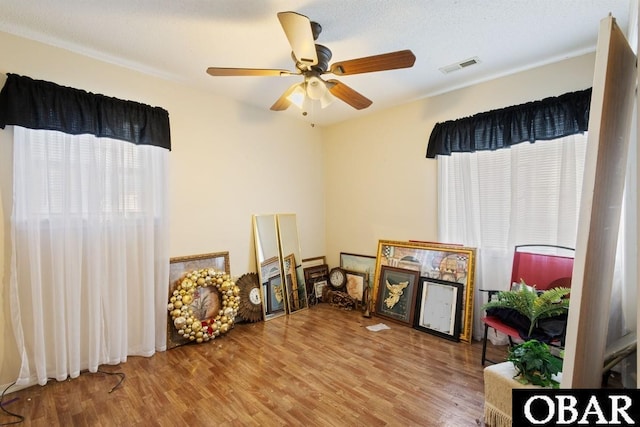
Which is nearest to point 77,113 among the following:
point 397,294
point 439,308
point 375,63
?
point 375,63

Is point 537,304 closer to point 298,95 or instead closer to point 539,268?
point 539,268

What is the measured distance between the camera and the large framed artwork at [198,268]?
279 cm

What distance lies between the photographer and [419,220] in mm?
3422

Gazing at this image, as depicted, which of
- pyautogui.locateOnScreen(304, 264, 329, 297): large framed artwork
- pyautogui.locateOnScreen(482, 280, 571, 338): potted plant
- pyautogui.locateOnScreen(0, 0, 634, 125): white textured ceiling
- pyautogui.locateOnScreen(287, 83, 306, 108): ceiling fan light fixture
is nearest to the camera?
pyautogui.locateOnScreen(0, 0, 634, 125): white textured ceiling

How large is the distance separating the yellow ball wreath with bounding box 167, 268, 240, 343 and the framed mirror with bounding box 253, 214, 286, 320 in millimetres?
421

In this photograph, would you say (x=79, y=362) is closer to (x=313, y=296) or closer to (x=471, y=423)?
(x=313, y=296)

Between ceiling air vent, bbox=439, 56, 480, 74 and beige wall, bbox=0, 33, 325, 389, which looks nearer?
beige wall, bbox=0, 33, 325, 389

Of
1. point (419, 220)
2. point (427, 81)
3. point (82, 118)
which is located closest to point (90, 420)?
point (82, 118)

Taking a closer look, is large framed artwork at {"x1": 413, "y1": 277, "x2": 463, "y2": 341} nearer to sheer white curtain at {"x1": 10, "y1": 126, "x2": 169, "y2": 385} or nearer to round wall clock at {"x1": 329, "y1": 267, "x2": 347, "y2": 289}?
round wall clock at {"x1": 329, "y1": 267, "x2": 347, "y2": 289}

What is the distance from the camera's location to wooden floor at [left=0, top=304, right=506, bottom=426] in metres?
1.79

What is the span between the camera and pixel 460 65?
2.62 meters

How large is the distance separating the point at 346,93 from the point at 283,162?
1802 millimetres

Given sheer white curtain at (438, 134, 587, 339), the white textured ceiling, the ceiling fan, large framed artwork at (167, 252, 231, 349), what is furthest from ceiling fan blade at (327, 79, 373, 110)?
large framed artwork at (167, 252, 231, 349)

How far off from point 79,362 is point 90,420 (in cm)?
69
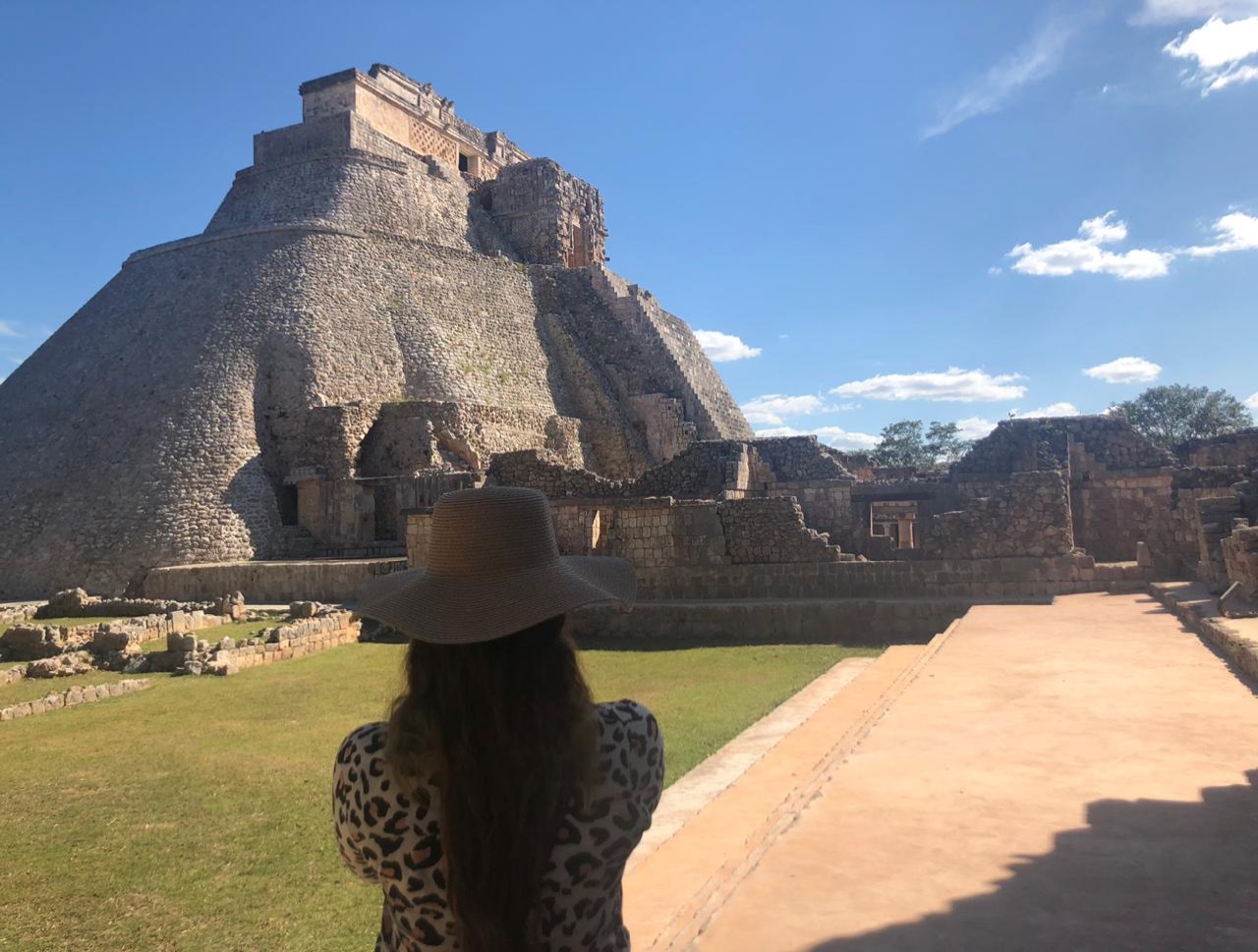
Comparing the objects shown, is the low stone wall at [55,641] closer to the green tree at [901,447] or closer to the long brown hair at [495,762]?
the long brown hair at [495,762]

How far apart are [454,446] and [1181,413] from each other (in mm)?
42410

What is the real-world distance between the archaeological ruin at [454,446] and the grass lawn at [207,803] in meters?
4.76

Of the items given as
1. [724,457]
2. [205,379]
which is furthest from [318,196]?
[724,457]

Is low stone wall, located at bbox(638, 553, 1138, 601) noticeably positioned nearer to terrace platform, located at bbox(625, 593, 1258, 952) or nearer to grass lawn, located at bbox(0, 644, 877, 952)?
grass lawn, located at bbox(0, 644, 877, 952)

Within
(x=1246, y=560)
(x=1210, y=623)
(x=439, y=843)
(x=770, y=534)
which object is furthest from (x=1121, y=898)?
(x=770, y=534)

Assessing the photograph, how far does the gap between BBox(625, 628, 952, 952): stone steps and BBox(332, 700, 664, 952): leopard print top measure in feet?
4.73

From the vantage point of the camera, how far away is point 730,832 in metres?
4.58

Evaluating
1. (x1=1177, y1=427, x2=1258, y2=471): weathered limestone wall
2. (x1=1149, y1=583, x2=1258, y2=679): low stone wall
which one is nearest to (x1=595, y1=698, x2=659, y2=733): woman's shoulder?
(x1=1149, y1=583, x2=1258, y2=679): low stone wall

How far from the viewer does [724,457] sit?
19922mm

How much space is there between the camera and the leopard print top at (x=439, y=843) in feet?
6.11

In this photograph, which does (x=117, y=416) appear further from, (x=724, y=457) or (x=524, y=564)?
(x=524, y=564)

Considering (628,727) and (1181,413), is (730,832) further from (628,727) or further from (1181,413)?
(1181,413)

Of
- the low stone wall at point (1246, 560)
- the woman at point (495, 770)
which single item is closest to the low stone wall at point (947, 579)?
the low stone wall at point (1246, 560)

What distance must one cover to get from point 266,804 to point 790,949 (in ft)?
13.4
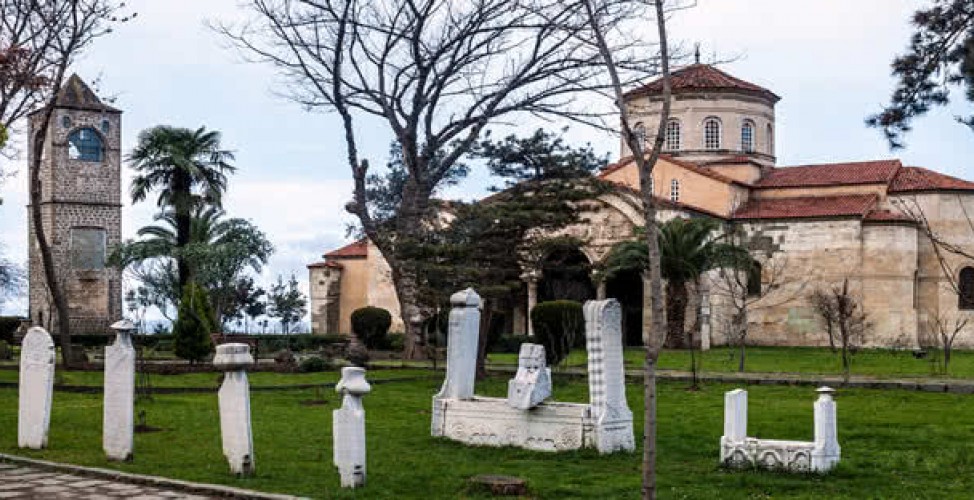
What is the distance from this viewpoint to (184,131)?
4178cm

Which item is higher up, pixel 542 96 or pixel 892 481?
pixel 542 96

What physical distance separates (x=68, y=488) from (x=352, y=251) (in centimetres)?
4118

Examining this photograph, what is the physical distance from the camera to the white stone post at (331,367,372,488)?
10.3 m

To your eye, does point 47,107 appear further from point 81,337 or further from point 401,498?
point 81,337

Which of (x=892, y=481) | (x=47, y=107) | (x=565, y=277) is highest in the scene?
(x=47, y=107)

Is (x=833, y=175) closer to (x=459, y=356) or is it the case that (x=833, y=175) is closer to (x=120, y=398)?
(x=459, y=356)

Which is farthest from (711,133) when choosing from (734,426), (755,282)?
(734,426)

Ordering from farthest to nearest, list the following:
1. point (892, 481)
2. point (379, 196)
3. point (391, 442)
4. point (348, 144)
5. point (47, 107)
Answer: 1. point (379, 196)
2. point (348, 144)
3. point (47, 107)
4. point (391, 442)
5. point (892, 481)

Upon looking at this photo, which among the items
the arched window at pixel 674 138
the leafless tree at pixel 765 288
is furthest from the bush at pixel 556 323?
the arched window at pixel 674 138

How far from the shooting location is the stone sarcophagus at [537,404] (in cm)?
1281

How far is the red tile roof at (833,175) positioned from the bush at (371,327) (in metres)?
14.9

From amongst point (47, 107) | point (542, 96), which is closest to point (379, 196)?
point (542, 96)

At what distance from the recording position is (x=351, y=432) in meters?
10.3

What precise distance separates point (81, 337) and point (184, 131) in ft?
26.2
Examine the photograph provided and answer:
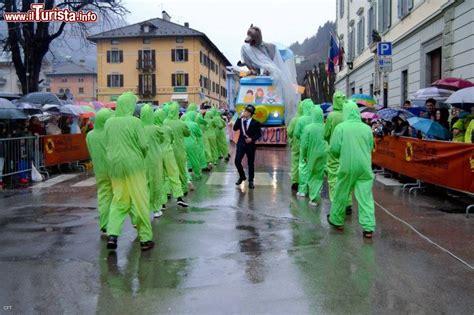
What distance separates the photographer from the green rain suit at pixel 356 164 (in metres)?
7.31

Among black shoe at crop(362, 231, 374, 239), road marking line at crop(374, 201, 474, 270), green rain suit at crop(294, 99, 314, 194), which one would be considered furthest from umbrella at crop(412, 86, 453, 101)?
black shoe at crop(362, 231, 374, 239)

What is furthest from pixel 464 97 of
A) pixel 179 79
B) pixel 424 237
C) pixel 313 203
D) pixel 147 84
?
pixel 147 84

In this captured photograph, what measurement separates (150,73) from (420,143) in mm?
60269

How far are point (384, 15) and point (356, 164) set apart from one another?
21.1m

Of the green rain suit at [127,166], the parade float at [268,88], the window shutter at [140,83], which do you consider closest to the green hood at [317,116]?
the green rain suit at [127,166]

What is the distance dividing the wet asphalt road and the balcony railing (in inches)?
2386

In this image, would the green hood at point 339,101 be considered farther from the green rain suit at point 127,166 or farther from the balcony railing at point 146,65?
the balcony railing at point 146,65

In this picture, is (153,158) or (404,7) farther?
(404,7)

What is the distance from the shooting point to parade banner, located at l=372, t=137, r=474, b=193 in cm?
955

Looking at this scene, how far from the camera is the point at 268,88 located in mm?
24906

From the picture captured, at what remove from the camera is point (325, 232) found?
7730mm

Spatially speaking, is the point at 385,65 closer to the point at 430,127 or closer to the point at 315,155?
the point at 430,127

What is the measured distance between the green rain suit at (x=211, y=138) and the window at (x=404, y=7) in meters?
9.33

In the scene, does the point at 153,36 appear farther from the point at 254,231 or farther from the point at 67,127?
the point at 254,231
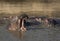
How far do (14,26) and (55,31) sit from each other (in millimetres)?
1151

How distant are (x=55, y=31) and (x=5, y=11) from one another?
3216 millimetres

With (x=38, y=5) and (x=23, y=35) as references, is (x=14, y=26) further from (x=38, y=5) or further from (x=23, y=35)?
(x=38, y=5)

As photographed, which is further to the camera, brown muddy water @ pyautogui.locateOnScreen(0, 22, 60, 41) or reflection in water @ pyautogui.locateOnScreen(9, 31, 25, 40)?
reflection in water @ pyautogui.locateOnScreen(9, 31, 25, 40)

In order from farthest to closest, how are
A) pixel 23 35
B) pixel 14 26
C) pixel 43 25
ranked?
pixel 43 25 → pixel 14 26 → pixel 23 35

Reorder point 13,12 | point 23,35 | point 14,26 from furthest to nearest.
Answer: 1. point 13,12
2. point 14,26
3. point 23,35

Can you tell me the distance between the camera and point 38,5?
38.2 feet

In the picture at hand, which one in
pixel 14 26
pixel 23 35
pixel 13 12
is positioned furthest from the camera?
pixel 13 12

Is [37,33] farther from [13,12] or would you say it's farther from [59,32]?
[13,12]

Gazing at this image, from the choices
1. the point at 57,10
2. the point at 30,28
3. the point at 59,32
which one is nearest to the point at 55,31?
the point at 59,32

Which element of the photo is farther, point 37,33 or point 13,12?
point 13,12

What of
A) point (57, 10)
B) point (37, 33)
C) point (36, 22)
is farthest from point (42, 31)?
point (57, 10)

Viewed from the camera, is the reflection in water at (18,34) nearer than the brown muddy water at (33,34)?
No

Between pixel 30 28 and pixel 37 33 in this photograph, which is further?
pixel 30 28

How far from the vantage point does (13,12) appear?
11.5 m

# Work to be completed
Retype only the lines running from the line with "How distant are" to the end of the listing, including both of those lines.

# Solution to this exercise
How distant are (x=55, y=31) and (x=5, y=11) from one another?
3216 millimetres

With (x=38, y=5) and (x=23, y=35) as references, is (x=14, y=26) further from (x=38, y=5) or further from (x=23, y=35)?
(x=38, y=5)

As photographed, which is further to the camera, brown muddy water @ pyautogui.locateOnScreen(0, 22, 60, 41) or reflection in water @ pyautogui.locateOnScreen(9, 31, 25, 40)?
reflection in water @ pyautogui.locateOnScreen(9, 31, 25, 40)

In order from farthest to closest, how are
A) pixel 23 35
B) pixel 14 26
C) pixel 43 25
ranked?
pixel 43 25 → pixel 14 26 → pixel 23 35

Reorder point 13,12 | point 23,35 | point 14,26 from furthest to nearest.
Answer: 1. point 13,12
2. point 14,26
3. point 23,35

Can you tell me the distance between the camera and point 38,5?
38.2 feet

In the picture at hand, which one in
pixel 14 26
pixel 23 35
pixel 13 12
is positioned furthest from the camera?
pixel 13 12

Is [37,33] farther from [13,12] or would you say it's farther from [59,32]?
[13,12]

Gazing at this image, from the choices
1. the point at 57,10
2. the point at 30,28
3. the point at 59,32
which one is nearest to the point at 55,31?
the point at 59,32

Which element of the photo is farther, point 37,33 or point 13,12?
point 13,12

What of
A) point (57, 10)
B) point (37, 33)
C) point (36, 22)
is farthest from point (42, 31)?
point (57, 10)

Viewed from the camera, is the reflection in water at (18,34) nearer than the brown muddy water at (33,34)?
No

Between pixel 30 28 and pixel 37 33 in this photograph, which is further?
pixel 30 28

How far from the vantage point does (13,12) appear?
11.5 m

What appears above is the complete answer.